• **EXERCISE DETAILS**: Among the entries below, find every line that contains the string "base", then copy it.

[Saved entries]

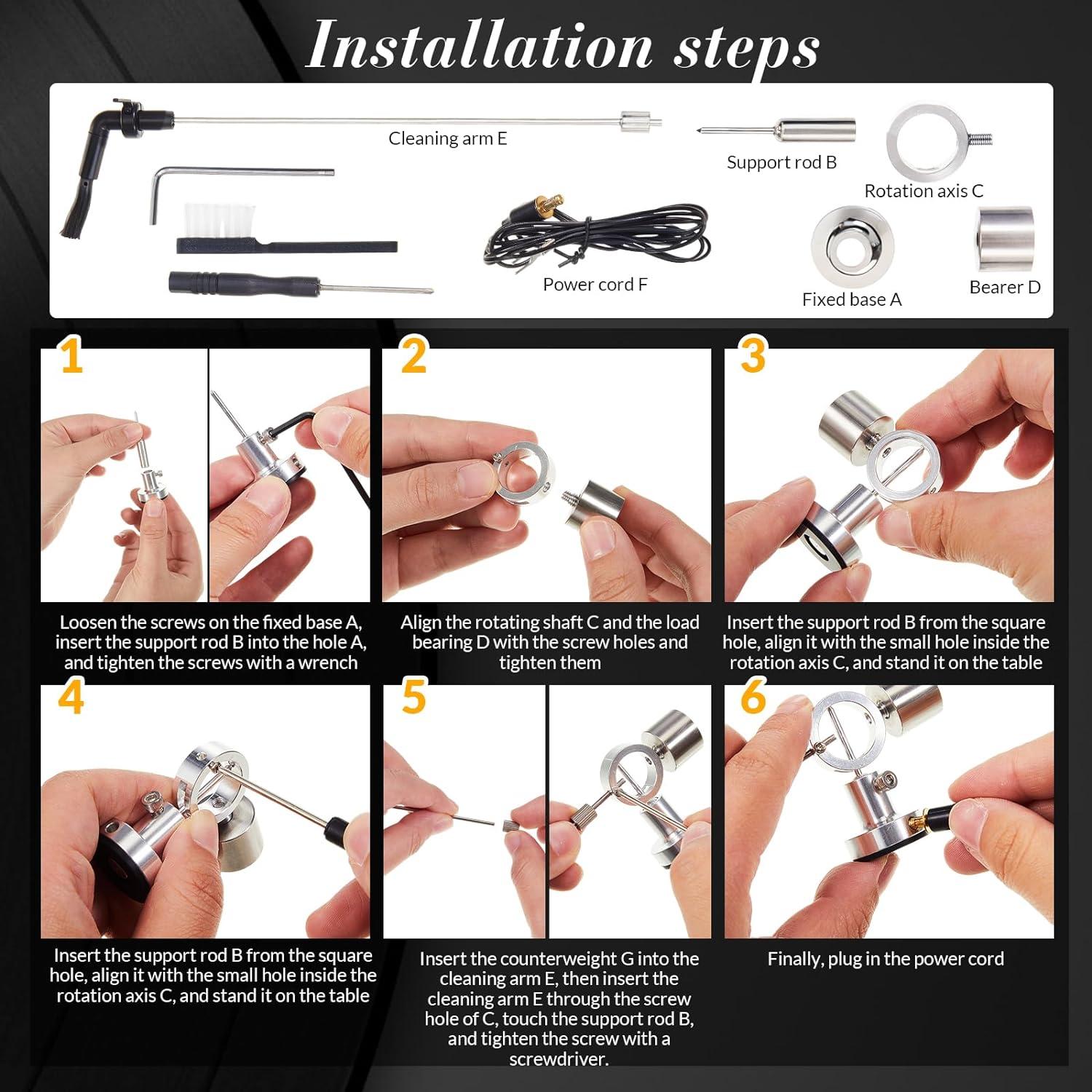 Installation steps

Cleaning arm E

Support rod B

Rotation axis C

Power cord F

Fixed base A

Bearer D

1

Loosen the screws on the fixed base A, insert the support rod B into the hole A, and tighten the screws with a wrench

2

Align the rotating shaft C and the load bearing D with the screw holes and tighten them

3

Insert the support rod B from the square hole, align it with the small hole inside the rotation axis C, and stand it on the table

4

Insert the support rod B from the square hole, align it with the small hole inside the rotation axis C, and stand it on the table

5

Insert the counterweight G into the cleaning arm E, then insert the cleaning arm E through the screw hole of C, touch the support rod B, and tighten the screw with a screwdriver.

6

Finally, plug in the power cord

• **RESPONSE TO THE TASK**:
Fixed base A
Loosen the screws on the fixed base A, insert the support rod B into the hole A, and tighten the screws with a wrench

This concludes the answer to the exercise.